In most cases, we are unable to determine the phase of sequence variants.  In particular, when we find two likely causative mutations for recessive disorders, we cannot be certain that the mutations are on different alleles.

Our ability to detect minor sequence variants due to somatic mosaicism is limited.  Sequence variants that are present in less than 50% of the patient’s nucleated cells may not be detected.

Runs of mononucleotide repeats (eg (A)n or (T)n) with n >8 in the reference sequence are generally not analyzed because of strand slippage during PCR.

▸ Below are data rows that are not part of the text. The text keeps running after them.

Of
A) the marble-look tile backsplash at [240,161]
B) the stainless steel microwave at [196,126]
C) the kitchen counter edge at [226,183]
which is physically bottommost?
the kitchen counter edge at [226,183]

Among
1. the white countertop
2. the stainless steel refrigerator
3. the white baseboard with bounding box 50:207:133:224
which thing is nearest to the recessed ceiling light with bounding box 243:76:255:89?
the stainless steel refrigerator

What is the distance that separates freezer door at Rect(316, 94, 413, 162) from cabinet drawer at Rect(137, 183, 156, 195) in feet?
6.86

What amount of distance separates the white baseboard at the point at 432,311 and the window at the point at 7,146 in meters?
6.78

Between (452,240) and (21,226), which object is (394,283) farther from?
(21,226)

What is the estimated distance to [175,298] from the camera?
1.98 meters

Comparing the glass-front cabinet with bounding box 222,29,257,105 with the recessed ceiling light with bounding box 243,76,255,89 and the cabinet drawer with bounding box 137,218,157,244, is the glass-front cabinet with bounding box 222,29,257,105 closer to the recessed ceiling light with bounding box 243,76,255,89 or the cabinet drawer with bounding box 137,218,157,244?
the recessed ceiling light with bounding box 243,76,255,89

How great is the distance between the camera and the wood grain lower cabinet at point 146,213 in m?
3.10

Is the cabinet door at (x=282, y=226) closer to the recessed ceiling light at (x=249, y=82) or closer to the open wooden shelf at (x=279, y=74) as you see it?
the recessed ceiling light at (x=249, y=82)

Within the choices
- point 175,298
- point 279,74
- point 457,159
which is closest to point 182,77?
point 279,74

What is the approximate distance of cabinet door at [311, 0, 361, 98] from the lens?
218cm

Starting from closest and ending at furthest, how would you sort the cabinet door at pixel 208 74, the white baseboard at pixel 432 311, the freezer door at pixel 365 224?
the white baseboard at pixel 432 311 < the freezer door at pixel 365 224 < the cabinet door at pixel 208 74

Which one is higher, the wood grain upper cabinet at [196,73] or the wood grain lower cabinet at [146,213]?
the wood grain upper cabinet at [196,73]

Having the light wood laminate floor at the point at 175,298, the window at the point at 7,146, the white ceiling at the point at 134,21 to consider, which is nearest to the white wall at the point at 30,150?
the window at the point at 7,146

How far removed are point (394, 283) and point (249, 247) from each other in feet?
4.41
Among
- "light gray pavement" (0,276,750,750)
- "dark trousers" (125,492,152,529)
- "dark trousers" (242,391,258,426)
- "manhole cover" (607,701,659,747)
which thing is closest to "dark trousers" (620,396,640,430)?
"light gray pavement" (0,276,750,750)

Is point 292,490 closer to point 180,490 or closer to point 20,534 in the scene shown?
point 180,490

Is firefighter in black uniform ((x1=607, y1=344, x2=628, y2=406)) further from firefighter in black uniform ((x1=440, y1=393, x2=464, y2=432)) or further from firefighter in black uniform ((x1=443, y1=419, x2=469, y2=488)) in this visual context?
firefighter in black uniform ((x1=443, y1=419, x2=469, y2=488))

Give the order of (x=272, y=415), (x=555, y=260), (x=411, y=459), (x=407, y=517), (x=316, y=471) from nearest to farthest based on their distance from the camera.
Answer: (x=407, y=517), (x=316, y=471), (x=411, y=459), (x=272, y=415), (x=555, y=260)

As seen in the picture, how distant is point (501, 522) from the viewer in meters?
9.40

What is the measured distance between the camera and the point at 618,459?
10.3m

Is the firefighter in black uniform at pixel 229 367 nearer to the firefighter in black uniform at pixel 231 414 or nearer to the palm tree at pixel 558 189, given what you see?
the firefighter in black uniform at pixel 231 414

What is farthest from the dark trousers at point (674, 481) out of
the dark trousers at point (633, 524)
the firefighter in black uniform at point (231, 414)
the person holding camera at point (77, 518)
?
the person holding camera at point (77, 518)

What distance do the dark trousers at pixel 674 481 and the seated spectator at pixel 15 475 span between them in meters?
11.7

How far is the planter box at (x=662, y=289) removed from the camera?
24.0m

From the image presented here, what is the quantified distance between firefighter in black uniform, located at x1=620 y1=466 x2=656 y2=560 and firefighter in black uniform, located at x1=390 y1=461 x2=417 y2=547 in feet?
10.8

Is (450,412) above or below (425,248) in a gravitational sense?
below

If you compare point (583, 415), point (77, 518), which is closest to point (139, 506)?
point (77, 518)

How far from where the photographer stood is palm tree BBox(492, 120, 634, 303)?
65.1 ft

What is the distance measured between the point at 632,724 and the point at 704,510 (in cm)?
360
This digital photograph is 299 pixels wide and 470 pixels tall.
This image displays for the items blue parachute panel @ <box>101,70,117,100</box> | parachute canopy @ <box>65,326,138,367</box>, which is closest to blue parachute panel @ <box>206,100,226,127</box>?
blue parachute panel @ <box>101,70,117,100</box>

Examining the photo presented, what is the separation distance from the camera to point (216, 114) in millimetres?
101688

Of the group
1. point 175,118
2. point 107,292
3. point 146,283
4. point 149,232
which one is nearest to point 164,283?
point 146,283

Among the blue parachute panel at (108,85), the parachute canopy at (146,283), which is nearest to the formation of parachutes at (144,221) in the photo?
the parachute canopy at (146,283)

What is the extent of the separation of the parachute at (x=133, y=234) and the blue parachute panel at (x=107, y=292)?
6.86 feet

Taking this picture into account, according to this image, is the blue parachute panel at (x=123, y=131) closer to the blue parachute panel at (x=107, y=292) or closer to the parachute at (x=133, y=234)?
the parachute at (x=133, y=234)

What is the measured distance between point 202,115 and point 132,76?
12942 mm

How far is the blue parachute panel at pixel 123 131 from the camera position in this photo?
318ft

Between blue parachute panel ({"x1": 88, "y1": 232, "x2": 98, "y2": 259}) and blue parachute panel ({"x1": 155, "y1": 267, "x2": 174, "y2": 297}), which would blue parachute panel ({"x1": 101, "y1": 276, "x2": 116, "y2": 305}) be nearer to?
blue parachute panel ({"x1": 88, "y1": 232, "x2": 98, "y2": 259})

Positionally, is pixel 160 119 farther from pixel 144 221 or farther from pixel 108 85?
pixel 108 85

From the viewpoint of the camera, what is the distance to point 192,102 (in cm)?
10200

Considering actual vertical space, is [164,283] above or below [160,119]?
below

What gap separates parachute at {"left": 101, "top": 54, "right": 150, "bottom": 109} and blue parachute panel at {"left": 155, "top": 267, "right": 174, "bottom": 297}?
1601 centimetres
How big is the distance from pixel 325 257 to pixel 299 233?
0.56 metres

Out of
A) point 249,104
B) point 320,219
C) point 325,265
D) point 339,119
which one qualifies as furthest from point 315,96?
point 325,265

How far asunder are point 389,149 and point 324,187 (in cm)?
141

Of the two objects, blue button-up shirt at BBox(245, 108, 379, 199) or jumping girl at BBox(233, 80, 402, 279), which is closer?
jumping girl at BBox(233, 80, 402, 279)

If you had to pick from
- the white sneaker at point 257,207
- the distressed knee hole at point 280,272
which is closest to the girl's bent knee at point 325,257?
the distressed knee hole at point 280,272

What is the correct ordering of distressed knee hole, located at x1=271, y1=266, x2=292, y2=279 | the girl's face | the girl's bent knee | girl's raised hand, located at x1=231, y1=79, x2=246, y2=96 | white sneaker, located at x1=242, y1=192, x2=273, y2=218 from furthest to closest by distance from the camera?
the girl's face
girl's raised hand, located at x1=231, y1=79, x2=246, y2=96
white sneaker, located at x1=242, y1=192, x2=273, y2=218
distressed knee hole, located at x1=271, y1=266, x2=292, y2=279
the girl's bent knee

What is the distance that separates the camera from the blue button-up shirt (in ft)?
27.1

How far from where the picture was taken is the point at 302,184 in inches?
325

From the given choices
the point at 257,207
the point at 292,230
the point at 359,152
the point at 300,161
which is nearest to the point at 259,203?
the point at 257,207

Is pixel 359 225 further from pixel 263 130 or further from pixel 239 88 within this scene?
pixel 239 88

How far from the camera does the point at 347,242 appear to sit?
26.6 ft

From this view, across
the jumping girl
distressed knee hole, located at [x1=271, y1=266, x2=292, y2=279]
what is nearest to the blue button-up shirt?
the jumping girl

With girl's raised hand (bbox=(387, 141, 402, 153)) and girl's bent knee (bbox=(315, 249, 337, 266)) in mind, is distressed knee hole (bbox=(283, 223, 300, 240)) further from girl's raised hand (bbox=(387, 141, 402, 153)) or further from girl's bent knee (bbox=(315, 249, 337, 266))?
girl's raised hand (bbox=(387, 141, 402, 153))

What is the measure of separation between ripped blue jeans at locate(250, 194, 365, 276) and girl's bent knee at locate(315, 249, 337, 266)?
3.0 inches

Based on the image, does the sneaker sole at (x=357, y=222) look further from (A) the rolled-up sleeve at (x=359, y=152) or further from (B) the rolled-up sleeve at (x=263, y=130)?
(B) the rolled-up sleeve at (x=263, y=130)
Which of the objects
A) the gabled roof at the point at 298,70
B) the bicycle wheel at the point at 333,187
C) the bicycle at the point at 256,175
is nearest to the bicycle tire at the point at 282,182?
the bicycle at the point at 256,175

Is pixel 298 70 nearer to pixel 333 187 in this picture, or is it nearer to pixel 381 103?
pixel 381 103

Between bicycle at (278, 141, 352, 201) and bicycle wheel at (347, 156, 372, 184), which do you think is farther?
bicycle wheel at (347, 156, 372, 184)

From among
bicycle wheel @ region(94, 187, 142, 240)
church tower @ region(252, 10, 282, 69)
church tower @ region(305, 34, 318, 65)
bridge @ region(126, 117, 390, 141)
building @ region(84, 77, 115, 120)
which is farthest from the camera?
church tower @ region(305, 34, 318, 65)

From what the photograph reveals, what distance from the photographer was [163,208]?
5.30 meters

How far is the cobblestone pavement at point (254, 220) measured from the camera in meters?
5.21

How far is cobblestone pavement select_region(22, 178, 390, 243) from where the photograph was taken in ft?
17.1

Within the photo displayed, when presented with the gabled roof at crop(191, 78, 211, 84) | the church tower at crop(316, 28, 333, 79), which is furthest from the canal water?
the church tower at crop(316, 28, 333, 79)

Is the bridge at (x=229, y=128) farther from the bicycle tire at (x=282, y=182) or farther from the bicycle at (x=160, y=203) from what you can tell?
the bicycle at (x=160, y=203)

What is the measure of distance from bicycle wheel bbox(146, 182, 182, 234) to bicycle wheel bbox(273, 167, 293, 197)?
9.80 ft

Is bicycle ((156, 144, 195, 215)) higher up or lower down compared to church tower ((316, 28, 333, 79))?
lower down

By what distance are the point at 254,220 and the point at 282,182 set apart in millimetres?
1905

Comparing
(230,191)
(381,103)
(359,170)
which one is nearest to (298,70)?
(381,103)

Unless otherwise indicated, DNA sequence data is obtained from a specific cell-type (usually leukocytes from whole blood).   Test reports contain no information about the DNA sequence in other cell-types.

We cannot be certain that the reference sequences are correct.

Rare, low probability interpretations of sequencing results, such as for example the occurrence of de novo mutations in recessive disorders, are generally not included in the reports.

We have confidence in our ability to track a specimen once it has been received by PreventionGenetics.  However, we take no responsibility for any specimen labeling errors that occur before the sample arrives at PreventionGenetics.